Leite’s research focuses on the methods that evaluate the effects of virtual learning environments (VLEs) on students and teachers, and specifically, what aspects of these environments are beneficial to teaching and learning.
With the transition to emergency remote teaching due to the coronavirus, Leite shared this topic of inquiry has become critical in aiding school districts and educators in selecting the VLEs that will best serve their students and foster their academic achievement. This is because not all VLEs are created equal, with many lacking evidence of their effectiveness.
“As a tool for teaching and learning, virtual environments have been increasingly used, the usage really exploded in the last year,” he said.
Leite examines model-based approaches and quasi-experimental designs to not only explore the effects of VLEs overall, but to also identify gaps in fairness and equity. As traditional evaluation methods look at outcomes for the collective population, inequities in outcomes of underprivileged groups are often masked.
“Looking at that interaction between how the program is used and the populations that the online learning product is used with really motivates me,” he said. “…I think it’s something of very high relevance as companies and school districts push all kinds of educational products, educational games. …They push it really hard without really thinking many times about the differential impacts.”
As the structure of data for VLEs is large and complex, Leite believes data mining offers a potential solution by searching the data for these inequities. For more than five years, he has been exploring these methods by partnering with the Lastinger Center for Learning’s online learning platform Math Nation through the Institute of Education Sciences-funded Virtual Learning Lab, a research collaboration that explores the potential for precision education with VLEs to improve achievement for all students.

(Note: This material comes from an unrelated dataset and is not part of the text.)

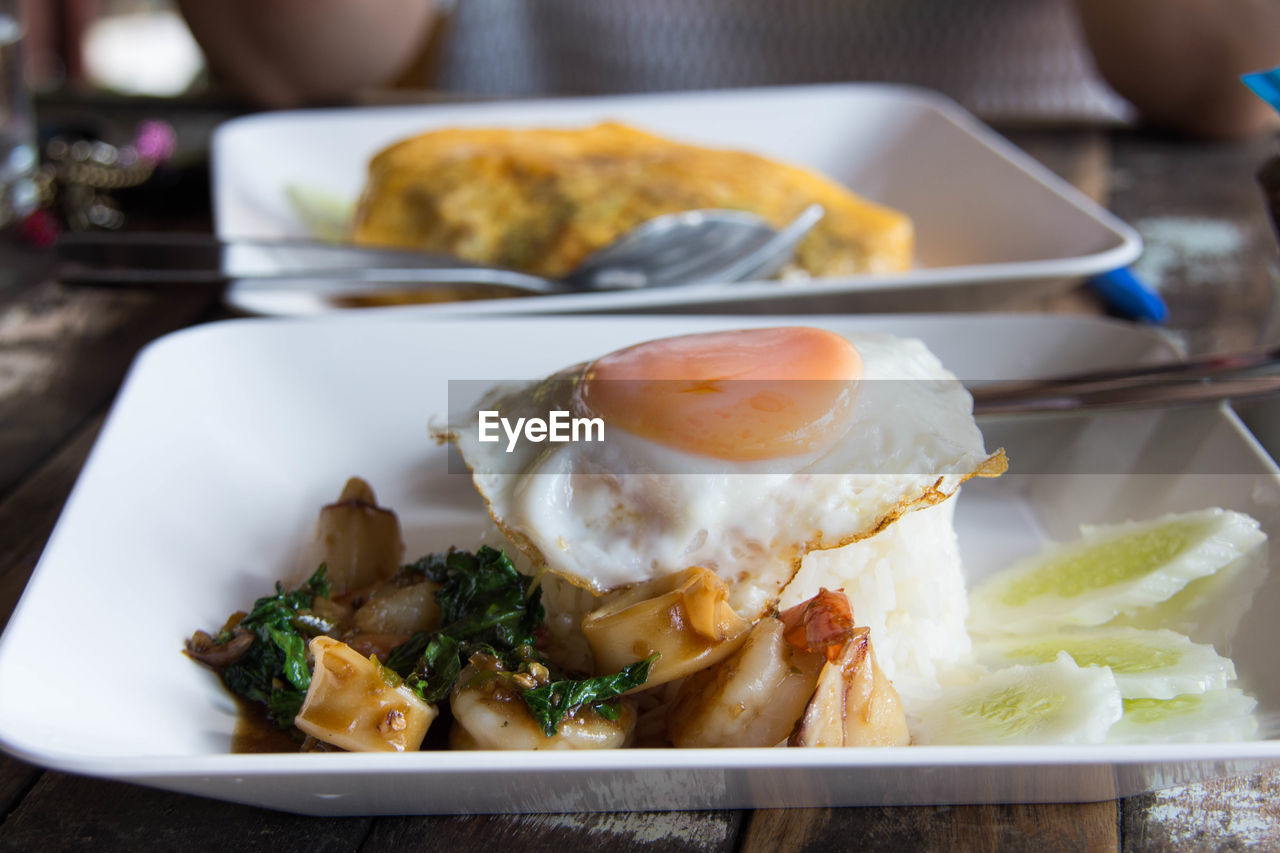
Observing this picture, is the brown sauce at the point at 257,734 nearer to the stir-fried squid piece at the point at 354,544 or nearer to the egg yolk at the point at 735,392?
the stir-fried squid piece at the point at 354,544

As director and principal investigator, Leite and the lab’s team of researchers are developing strategies to personalize online learning through mining more than 200,000 student records to understand the behaviors of those who were successful learners and formulate paths to aid new users to follow suit.
Under the Irving and Rose Fien Endowed professorship, he intends to continue investigating how data mining methods can assist in understanding the effects of VLEs, in identifying the subgroups of students that are benefitting from these environments and in uncovering those that are not. He hopes these efforts will lead to additional support for his inquiry.
“I hope to, through professorship, be able to develop a strong grant application to the National Science Foundation to expand on this work,” he said.
In reflecting on this work and what it means to be awarded the Fien Professorship, Leite shared a quote by Georg Wilhelm Friedrich Hegel that he keeps on a bookmark – “Nothing great in the world has ever been accomplished without passion.” This quote reminds him that although data mining methods may be dry, the applications in improving student outcomes are significant and through the professorship, he is humbled to know that his peers agree.
“It means that the importance of my research is being recognized, you know,” he said. “I think it’s not only a validation that I have been doing a good job so far, but that my future plan has strong merit and it’s of high relevance. It really motivates me to keep going.”